Systematic review: accuracy of symptom-based criteria for diagnosis of irritable bowel syndrome in primary care
Article first published online: 3 JUL 2009
© 2009 Blackwell Publishing Ltd
Alimentary Pharmacology & Therapeutics
Volume 30, Issue 7, pages 695–706, October 2009
How to Cite
JELLEMA, P., VAN DER WINDT, D. A. W. M., SCHELLEVIS, F. G. and VAN DER HORST, H. E. (2009), Systematic review: accuracy of symptom-based criteria for diagnosis of irritable bowel syndrome in primary care. Alimentary Pharmacology & Therapeutics, 30: 695–706. doi: 10.1111/j.1365-2036.2009.04087.x
- Issue published online: 3 SEP 2009
- Article first published online: 3 JUL 2009
- Publication data Submitted 1 May 2009 First decision 24 May 2009 Resubmitted 28 June 2009 Accepted 1 July 2009 Epub Accepted Article 3 July 2009
Background Despite the trend towards making a positive diagnosis of irritable bowel syndrome (IBS), many health care providers approach IBS as a diagnosis of exclusion.
Aim To summarize available evidence on the diagnostic performance of symptom-based IBS criteria in excluding organic diseases, and of individual signs and symptoms in diagnosing IBS and to additionally assess the influence of sources of heterogeneity on diagnostic performance.
Methods We searched PubMed and EMBASE and screened references.
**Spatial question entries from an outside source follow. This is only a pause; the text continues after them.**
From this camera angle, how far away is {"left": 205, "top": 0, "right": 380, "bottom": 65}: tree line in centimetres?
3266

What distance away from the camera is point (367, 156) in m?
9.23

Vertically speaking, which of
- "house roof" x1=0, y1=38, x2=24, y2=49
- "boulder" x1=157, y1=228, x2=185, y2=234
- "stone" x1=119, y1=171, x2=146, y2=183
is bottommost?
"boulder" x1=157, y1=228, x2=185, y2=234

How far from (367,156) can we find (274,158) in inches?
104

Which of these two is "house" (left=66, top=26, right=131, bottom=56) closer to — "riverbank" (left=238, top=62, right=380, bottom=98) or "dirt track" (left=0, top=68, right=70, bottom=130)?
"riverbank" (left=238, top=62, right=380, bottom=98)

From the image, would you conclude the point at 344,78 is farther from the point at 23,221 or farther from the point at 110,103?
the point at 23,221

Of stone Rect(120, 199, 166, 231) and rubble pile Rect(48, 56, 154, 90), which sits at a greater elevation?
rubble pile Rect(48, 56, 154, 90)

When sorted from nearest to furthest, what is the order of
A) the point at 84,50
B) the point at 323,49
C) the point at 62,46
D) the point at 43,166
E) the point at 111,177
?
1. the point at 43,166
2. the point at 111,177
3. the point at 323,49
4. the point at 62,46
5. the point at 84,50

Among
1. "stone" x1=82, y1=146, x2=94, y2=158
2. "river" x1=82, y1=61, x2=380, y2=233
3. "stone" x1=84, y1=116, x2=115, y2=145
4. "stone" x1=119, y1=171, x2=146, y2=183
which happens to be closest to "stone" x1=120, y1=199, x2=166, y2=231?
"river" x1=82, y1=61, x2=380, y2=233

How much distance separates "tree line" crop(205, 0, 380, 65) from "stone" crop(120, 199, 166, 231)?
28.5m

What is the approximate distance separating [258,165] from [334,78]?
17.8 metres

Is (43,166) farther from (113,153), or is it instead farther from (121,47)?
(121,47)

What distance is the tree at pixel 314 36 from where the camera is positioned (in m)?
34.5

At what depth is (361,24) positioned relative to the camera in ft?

Studies were selected if the design was a primary diagnostic study; the patients were adults consulting because of non-acute abdominal symptoms; the diagnostic test included an externally validated set of IBS criteria, signs, or symptoms. Data extraction and quality assessment were performed by two reviewers independently. The review adhered to the most recent guidelines as described in the Cochrane Diagnostic Reviewers’ Handbook.
Results A total of 25 primary diagnostic studies were included in the review. The performance of symptom-based criteria in the exclusion of organic disease was highly variable. Patients fulfilling IBS criteria had, however, a lower risk of organic diseases than those not fulfilling the criteria.
Conclusions With none of the criteria showing sufficiently homogeneous and favourable results, organic disease cannot be accurately excluded by symptom-based IBS criteria alone. However, the low pre-test probability of organic disease especially among patients who meet symptom-based criteria in primary care argues against exhaustive diagnostic evaluation. We advise validation of the new Rome III criteria in primary care populations.